Where an instruction requires that adverse possession must be continuous for 10 years it is not necessary to also say that the 10 years must be consecutive. Hays v. Lemoine, 156 Ala. 465, 47 So. 97, declared a charge bad for the omission of the latter term, but its practical synonym "continuous" was there omitted also.
So where, in defining adverse possession by a statement of its various elements, the term "hostile" is omitted, but the possession itself is required to be adverse, the omission is not per se erroneous, but should be corrected by an explanatory charge, further explaining the meaning of the term "adverse."
We find no reversible error in the parts of the oral charge excepted to.
As the facts will be tried again by a jury, we refrain from any ruling upon the sufficiency of defendant's adverse possession as against plaintiff's request for general affirmative charges in her favor upon that issue. See, however, the following cases, which are more or less in point: Brannan v. Henry, 175 Ala. 454, 57 So. 967; Bass v. Jackson Lumber Co., 169 Ala. 455, 53 So. 800; Owen v. Moxon, 167 Ala. 615, 52 So. 527; Chastang v. Chastang, 141 Ala. 451, 37 So. 799, 109 Am. St. Rep. 45; McCreary v. Jackson Lumber Co., 148 Ala. 247, 41 So. 822; Alexander v. Savage, 90 Ala. 383, 8 So. 93; Farley v. Smith, 39 Ala. 38.
For the errors noted the judgment will be reversed, and the cause remanded for another trial.
Reversed and remanded.
ANDERSON, C. J., and MAYFIELD and THOMAS, JJ., concur.
On Rehearing.
One of the tracts in said suit was purchased from the government, on or before March 15, 1837, by Arthur McFall, to whom a patent was issued on September 20, 1839. It is contended that, as the patentee's deed to plaintiff's ancestor was made on September 24, 1838, it passed no title to him. It does not appear whether the entryman had made final payment before his alienation of the land, but, whether he had or not, his warranty deed carried to his grantee the legal title afterwards acquired by patent.

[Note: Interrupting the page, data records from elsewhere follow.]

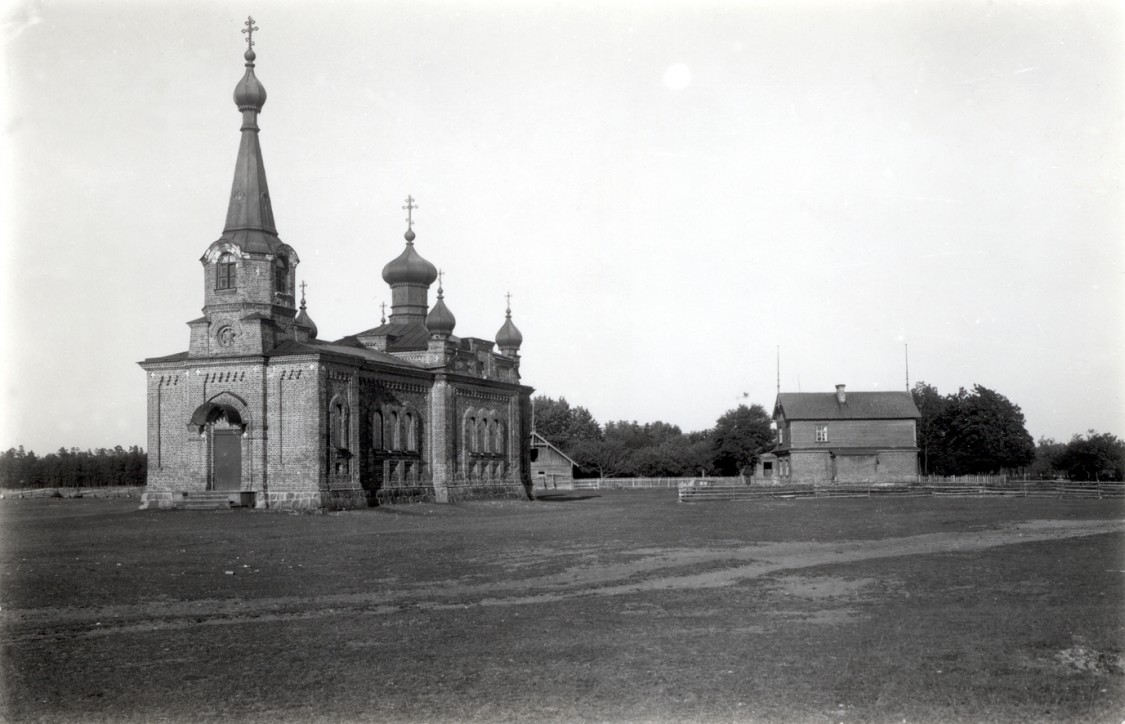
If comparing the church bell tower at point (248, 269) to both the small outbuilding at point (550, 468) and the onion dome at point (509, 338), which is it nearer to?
the onion dome at point (509, 338)

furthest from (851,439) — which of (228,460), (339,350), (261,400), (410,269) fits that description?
(228,460)

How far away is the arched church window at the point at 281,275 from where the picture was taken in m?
40.8

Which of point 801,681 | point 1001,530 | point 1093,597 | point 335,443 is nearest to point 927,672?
point 801,681

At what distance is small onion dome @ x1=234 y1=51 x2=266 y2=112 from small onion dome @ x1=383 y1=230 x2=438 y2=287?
15.6 meters

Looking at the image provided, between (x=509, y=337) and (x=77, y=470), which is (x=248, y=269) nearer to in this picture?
(x=509, y=337)

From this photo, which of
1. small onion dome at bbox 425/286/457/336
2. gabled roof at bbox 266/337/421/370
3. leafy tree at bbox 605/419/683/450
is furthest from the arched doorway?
leafy tree at bbox 605/419/683/450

The deed from Arthur McFall to Wm. McFall appears to have been signed by mark, and was acknowledged before a Mississippi justice of the peace, without formal attestation. Without proof of the official authority of the certifying officer, this deed was not entitled to registration. Clay's Dig. p. 153, § 8. But since there was no law, prior to the Code of 1852 (section 1266) requiring the attestation by two witnesses of a deed signed by mark (Hendon v. White, 52 Ala. 597, 603), this deed was prima facie validly executed; and, under the provisions of sections 3382 and 3374 of the Code of 1907, a certified transcript of its record dispensed with proof of its execution. Indeed, we do not find that defendant in any way objected to its admission.
There is no merit in defendant's contention that there was a variance between the complaint and the evidence, in that the complaint alleges prior possession in plaintiff and the proof shows only a constructive possession by virtue of documentary title. Prior constructive possession has always been deemed sufficient to authorize a recovery in statutory ejectment, when supported by the paramount legal title. The broadening of the form of the complaint effected by section 1530 of the Code of 1896 (see Jackson v. Tribble, 156 Ala. 480, 47 So. 310), so as to permit an allegation either of prior possession or of legal title, was obviously not intended to change the established conception of prior possession as being either actual or constructive, and it cannot be given that effect.
The petition for rehearing must be overruled.
ANDERSON, C. J., and MAYFIELD and THOMAS, JJ., concur.